TensorRT Engine python

I serialized an engine from PyTorch using Pytorch2trt.
The engine output wrong results, i.e. all values are zeros, both for real input (image) and random input.
How can I debug the intermediate values to debug the interface to the engine?
My steps:

  1. Define cuda device by: device_context = cuda.Device(0).make_context()
  2. Define buffers (inputs, outputs), binding and cuda stream
  3. Define execution_context by conexec_context = engine.create_execution_context()
  4. Using np.copyto() copy an input to input buffer.
  5. Copy input from host memory to GPU memory, by:cuda.memcpy_htod_async(inp.device, inp.host, stream)
  6. Run inference by:
    exec_context.execute_async(batch_size=1, bindings=bindings, stream_handle=stream.handle)
  7. Copy result from GPU memory to host memory by:
    cuda.memcpy_dtoh_async(out.host, out.device, stream)
  8. synchronize stream by:
    7.read final output by: print(out.host)
    The final results are zeros… How can I check in which step is wrong?

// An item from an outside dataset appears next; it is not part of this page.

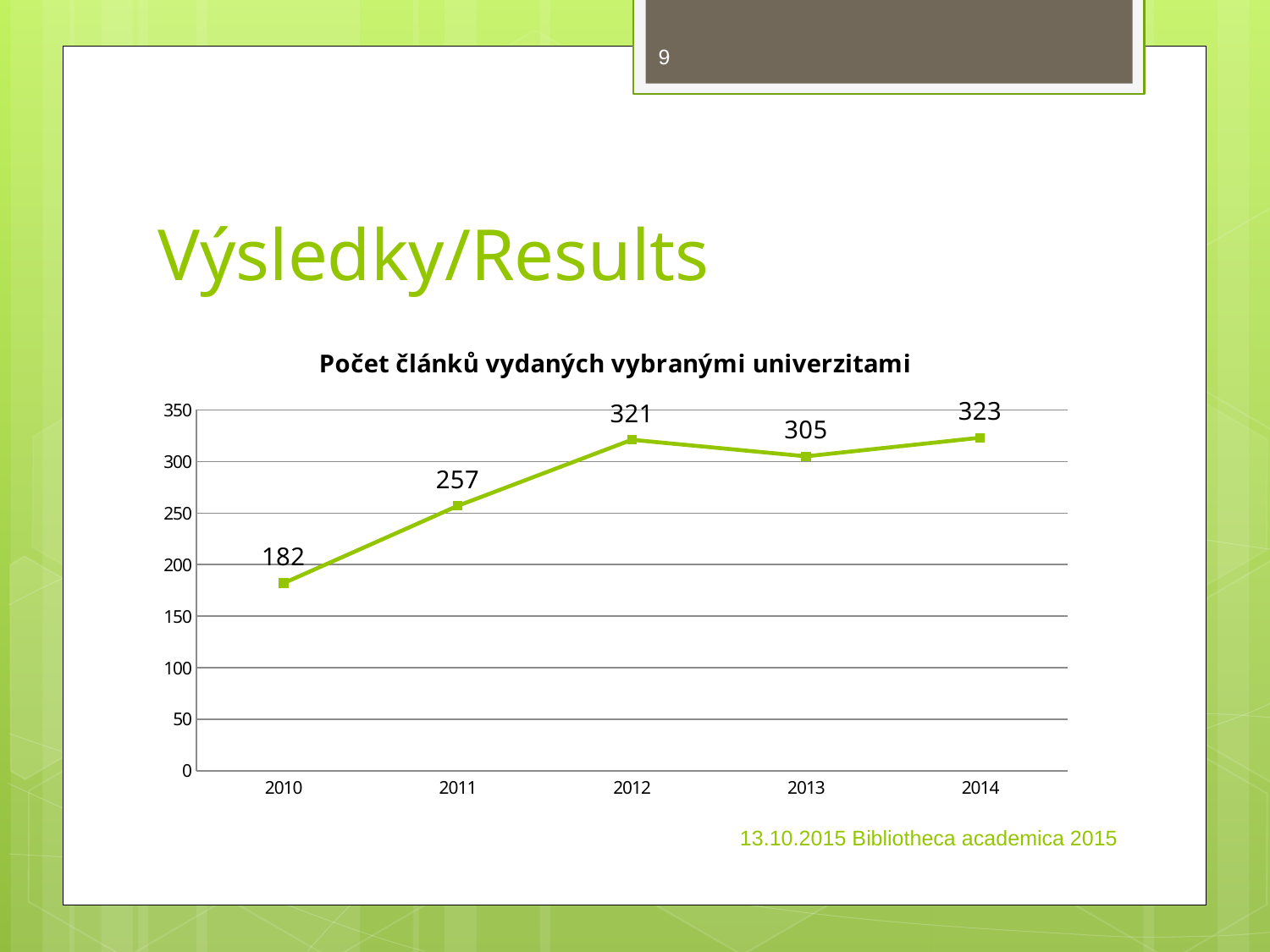
What is the difference between the values for 2012 and 2013? 16 How many years are plotted on the chart? 5 Is the value for 2011 greater or less than 250? greater What is the value for 2013? 305 What is the title of the chart? Počet článků vydaných vybranými univerzitami What is the value for 2010? 182 What kind of chart is shown on the slide? line chart Which year has the lowest value? 2010 Which is larger, the value for 2012 or the value for 2013? 2012 What is the difference between the values for 2011 and 2010? 75 Which year has the highest value? 2014 What is the value for 2011? 257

Do you have any intermediate model format like .onnx?
If yes, it’s recommended to check it with trtexec first.

/usr/src/tensorrt/bin/trtexec --onnx=[model] --dumpOutput

If the output looks normal, the issue should come from implementation.


Before I extracted an engine I had a TrTMoudle in Python with correct results. The problem is in the implementation. But how can I test where is the problem. For example how do I know if the problem is before the interface step (for example in sending the data to the gpu) or after the interface step (for example in sending the result in the gpu).


You will need to use CUDA for inspecting the value of GPU buffer.
But there are some limitation with python interface.

A possible way it to add some extra memcpy to see if each buffer works as expected.